BEGIN Data to examine
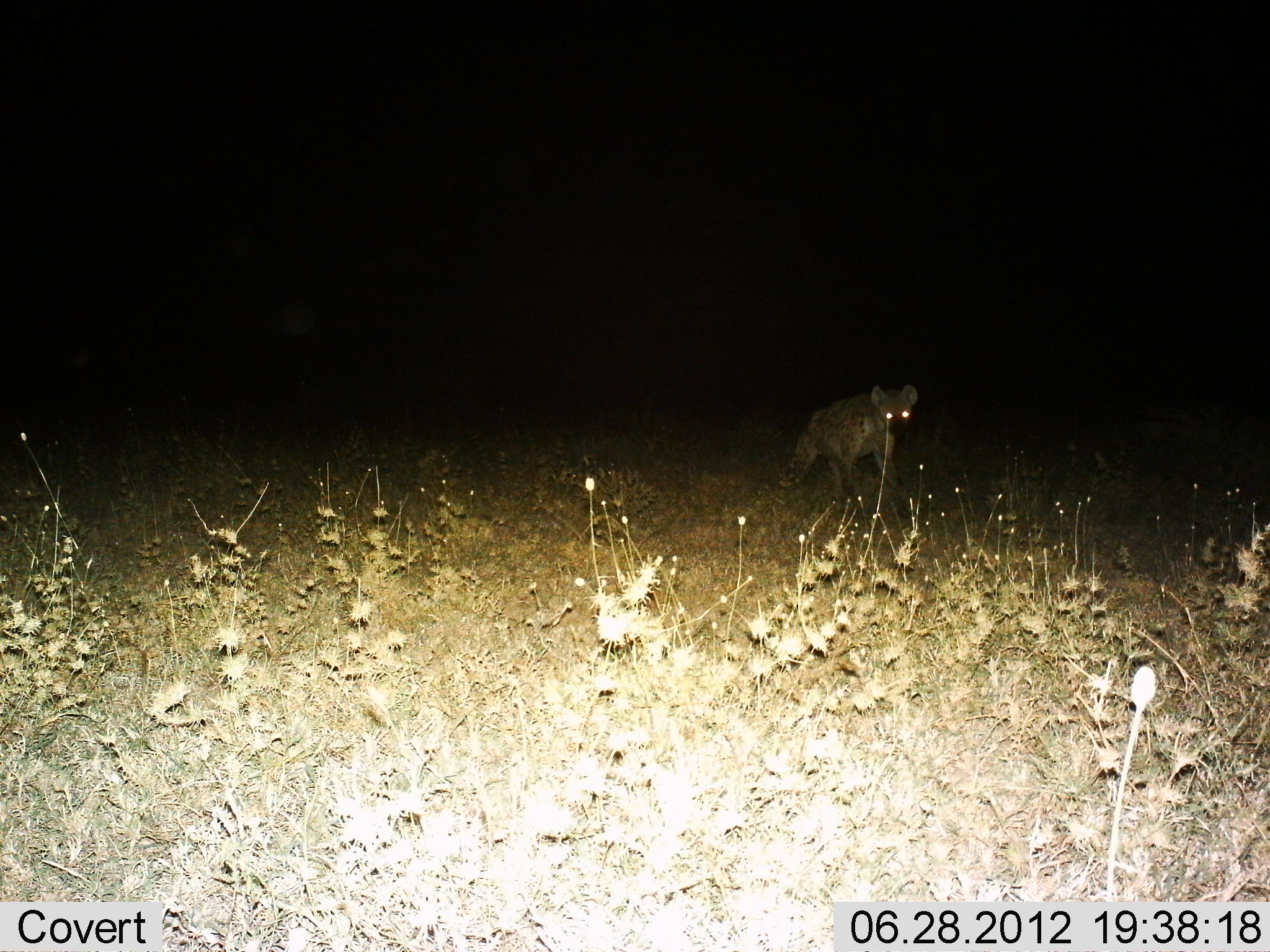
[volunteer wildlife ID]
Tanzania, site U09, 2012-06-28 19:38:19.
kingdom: Animalia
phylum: Chordata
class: Mammalia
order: Carnivora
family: Hyaenidae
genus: Crocuta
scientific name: Crocuta crocuta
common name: spotted hyena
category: hyenaspotted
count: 1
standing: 60%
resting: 0%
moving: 40%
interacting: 0%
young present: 0%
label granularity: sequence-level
END Data to examine
- [Task instructions]
Only the lines from the one containing "family: Hyaenidae" through the end of the listing belong in the response, each reproduced exactly.

- [Answer box]
family: Hyaenidae
genus: Crocuta
scientific name: Crocuta crocuta
common name: spotted hyena
category: hyenaspotted
count: 1
standing: 60%
resting: 0%
moving: 40%
interacting: 0%
young present: 0%
label granularity: sequence-level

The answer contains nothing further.